SÉRGIO MORO E O LEGALISMO



Há uma hierarquia nas leis. Há leis eternas e absolutas; há aquelas que devem ser observadas quase sempre, mas comportam certas exceções; e há, por fim, certas leis meramente regulamentares cuja subordinação ao caso concreto é muito maior — estão numa íntima dependência do bom senso para que sirvam realmente à justiça. Do primeiro tipo temos, por exemplo, a lei suprema “Amar a Deus sobre todas as coisas”, lei esta que nunca pode ser quebrada seja qual for a circunstância; do segundo tipo temos, por exemplo, a lei “Não matar”, que proíbe absolutamente o assassinato, mas não proíbe de modo absoluto que se mate uma pessoa. A Doutrina da Igreja ensina que é lícito que alguém seja punido com a pena capital por ter cometido algum crime grave; ensina também que é lícito dar morte ao inimigo em guerra justa; e ensina, por fim, que posso matar alguém caso isto seja necessário para defender a própria vida; do terceiro tipo temos os mais diversos regulamentos, que incluem certas leis de trânsito, regras de estabelecimentos em geral, bem como certas normas do código de processo penal.

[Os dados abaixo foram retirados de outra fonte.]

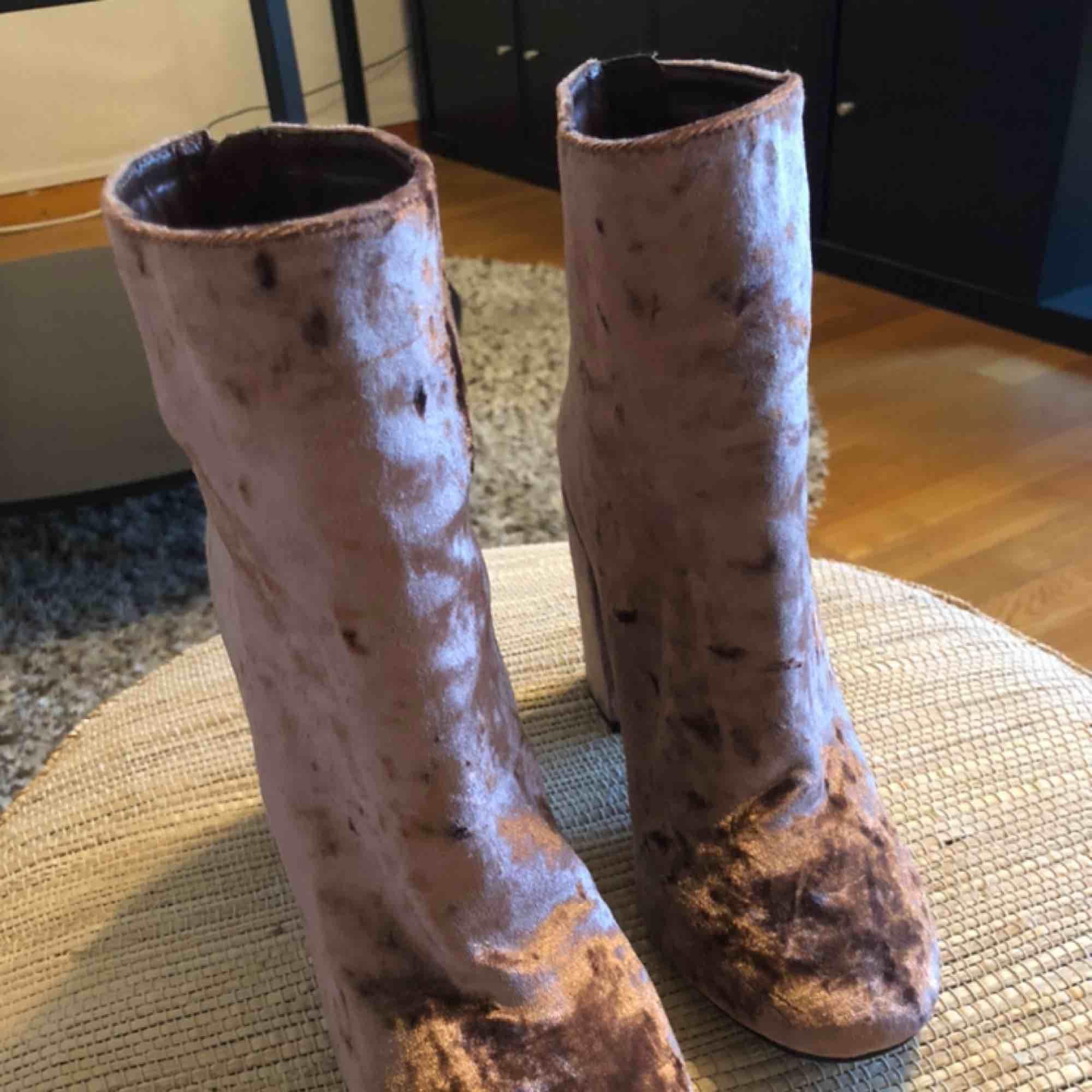 Boots från Nelly (nya). Skor.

O racionalismo e o positivismo geraram como um dos seus frutos essa sede de uma sociedade arquitetada e controlada sob o “império da lei”. Uma planificação “técnica e científica” da sociedade arvorou-se em meta moral a ser atingida. Tanto é assim que a “impessoalidade” é um dos princípios da administração pública (artigo 37 da Constituição Federal). Se este princípio teoricamente impede o favorecimento injusto, impede também o favorecimento justo; impede ainda que se julgue segundo a prudência em cada caso concreto.
Esse caráter do ordenamento jurídico moderno não consegue se conciliar com as exigências da realidade, não consegue substituir a verdadeira virtude e por fim não consegue, por extensão, substituir a prudência. O que acontece então? O chamado “arrepio da lei” torna-se cada vez mais frequente tanto para o bem quanto para o mal. O remédio que se dá então não passa de mais um veneno incutido na sociedade: o aumento vertiginoso de detalhamentos regimentais. Para atender as exceções criam-se cada vez mais dispositivos, e a inteligência mingua-se porque cada vez mais seu espaço deliberativo some para dar lugar ao seguimento mecânico de um regulamento, como se o ideal a ser conquistado fosse a construção de uma máquina que deliberasse perfeitamente por ter em si o julgamento ideal de todos os casos concretos. O filósofo Jean Daujat explica isso com maestria, concedamos a ele a palavra:
“Outro sinal da degenerescência administrativa da vida social é o automatismo do regulamento geral e sistemático: o regulamento vale por si, independentemente de casos e circunstâncias; é como a lei moral de Kant. Em vez de investigar o que há a fazer na situação real para obter um bem real, a administração executa automaticamente o que prescreve o regulamento. Não se lhe vá mostrar que, justamente no caso concreto, as prescrições do regulamento originam uma catástrofe: a administração nada se preocupa com o bem a conseguir; — é o regulamento e só este importa.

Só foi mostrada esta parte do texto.